▶ [TEXT BLOCK]:
-=-=-
Going into this year’s Comp, I knew that my time for IF would be limited, so I resolved not to get too sucked into any of the “longer than two hours” games on offer, to make sure I was able to play as many games as possible. Well, here I am, my resolve in tatters: I’ve probably put five or six hours into 4x4 Archipelago over the last few days, and immediately upon winning was tempted to start again to try a different one of the I think three possible main plots driving this slick, addictive Twine CRPG.

I call 4x4A a CRPG advisedly, not to imply it’s not IF – ugh to genre gatekeeping – but to highlight how far it goes to deliver the features you’d expect in a mainstream CRPG. As your randomly-generated adventurer embarks on a voyage across the 16 islands making up the titular archipelago, you’ll encounter a clever skill system that starts you with two skills out of a choice of fighting and noncombat options; a robust inventory tied to an economy that stays relevant throughout the playtime; a main hub boasting shops, services, a library, and more; a multi-step primary quest and numerous fleshed-out side quests; a host of dungeons and mines, many with a boss at the end; and random encounters out the wazoo. Oh, and an automatically-updating journal that puts all the key information you’ll need at your fingertips – seriously, this thing is better than the journal in any AAA CRPG I can recall playing. Plus it’s all randomly generated so replay value is high.

Of course, just as the game delivers so well on the CRPG genre’s positives, it also inherits some of the weak points too. It can feel grindy, with a few too many dungeons that are a few rooms too long. My main character was a magician, and I definitely wound up with a bad 15-minute-workday habit. Plus the early stages can feel a little tough, as you go from island to island building out a list of fun stuff to do but the ability to complete only like 10% of the tasks given how much of a greenhorn you are. But I can’t lie, there’s comfort-food pleasure even in these hoary irritants. 4x4A is the kind of game that isn’t always well-served by the Comp, since it’s long and a bit outside the genres that traditionally do well, but it’s super fun and I’m definitely looking forward to coming back to it post-Comp.
-=-=-
▶ [RECORD LIST]:
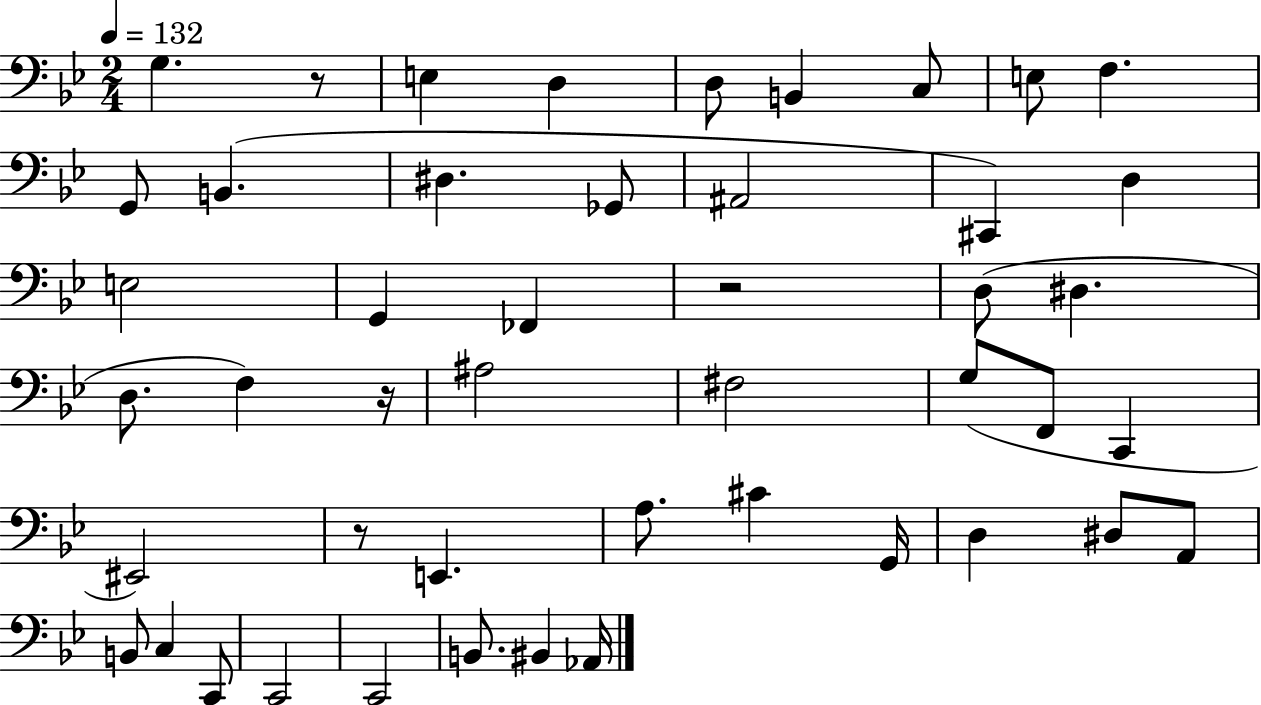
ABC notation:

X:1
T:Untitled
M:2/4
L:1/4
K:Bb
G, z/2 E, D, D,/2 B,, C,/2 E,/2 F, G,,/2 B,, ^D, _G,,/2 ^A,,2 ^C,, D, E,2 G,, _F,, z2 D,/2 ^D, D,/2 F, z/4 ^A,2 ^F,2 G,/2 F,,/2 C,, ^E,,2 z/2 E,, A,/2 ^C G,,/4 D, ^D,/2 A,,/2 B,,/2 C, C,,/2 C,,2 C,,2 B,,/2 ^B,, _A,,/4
-=-=-
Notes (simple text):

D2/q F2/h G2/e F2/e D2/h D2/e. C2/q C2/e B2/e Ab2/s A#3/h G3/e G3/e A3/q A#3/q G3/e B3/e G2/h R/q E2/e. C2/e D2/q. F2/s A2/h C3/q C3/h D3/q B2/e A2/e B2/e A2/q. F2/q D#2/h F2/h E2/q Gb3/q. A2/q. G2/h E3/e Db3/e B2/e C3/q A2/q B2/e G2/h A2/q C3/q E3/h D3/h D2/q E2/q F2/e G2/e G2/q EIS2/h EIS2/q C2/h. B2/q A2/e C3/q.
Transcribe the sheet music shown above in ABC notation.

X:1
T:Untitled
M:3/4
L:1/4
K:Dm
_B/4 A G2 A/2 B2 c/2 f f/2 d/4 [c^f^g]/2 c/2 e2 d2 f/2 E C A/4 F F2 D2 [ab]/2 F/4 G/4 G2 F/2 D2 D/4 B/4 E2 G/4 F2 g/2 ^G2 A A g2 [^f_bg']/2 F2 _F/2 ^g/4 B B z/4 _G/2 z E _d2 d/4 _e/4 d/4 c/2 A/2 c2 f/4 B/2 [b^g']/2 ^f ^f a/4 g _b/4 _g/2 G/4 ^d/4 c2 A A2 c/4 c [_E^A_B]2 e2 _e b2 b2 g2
-=-=-
▶ [TASKS FOR THIS EXERCISE]:
1. Please copy the 4x4 Archipelago review word for word from "Of course, just" to "to it post-Comp.".
2. Continue the 4x4 Archipelago review from its final sentence.

▶ [SOLVED PROBLEMS]:
1.
Of course, just as the game delivers so well on the CRPG genre’s positives, it also inherits some of the weak points too. It can feel grindy, with a few too many dungeons that are a few rooms too long. My main character was a magician, and I definitely wound up with a bad 15-minute-workday habit. Plus the early stages can feel a little tough, as you go from island to island building out a list of fun stuff to do but the ability to complete only like 10% of the tasks given how much of a greenhorn you are. But I can’t lie, there’s comfort-food pleasure even in these hoary irritants. 4x4A is the kind of game that isn’t always well-served by the Comp, since it’s long and a bit outside the genres that traditionally do well, but it’s super fun and I’m definitely looking forward to coming back to it post-Comp.

2.
Highlight: The game sets out clear patterns and expectations around how side-quests work and the geography of the archipelago, but it also doesn’t hesitate to break those patterns to create some cool moments of surprise.

Lowlight: The writing here is actually better than it needs to be – here’s the description of one island: “The forests of Old Oak Island remember ancient times. They are dark and foreboding, and hide numerous secluded gorges and valleys. Many islanders are woodcutters, hunters, or pig farmers; local long-haired, black pigs are grazed in the oak woods, where they gorge themselves on acorns.” But it’s too bad that the well-crafted text really fades into the background as the gamier aspects take over and you visit the same places and encounter the same monsters over and over.

How I failed the author: Henry was having some rougher days sleep-wise whie I was playing this one, so after starting out the game and getting about an hour in, I didn’t get back to it until a few days later, only to find my saves were wiped (there may have been an update in the interim?) Too bad, Titus the Swashbuckler, but Letho the Tinkerer found the Heavenly Spire in your place!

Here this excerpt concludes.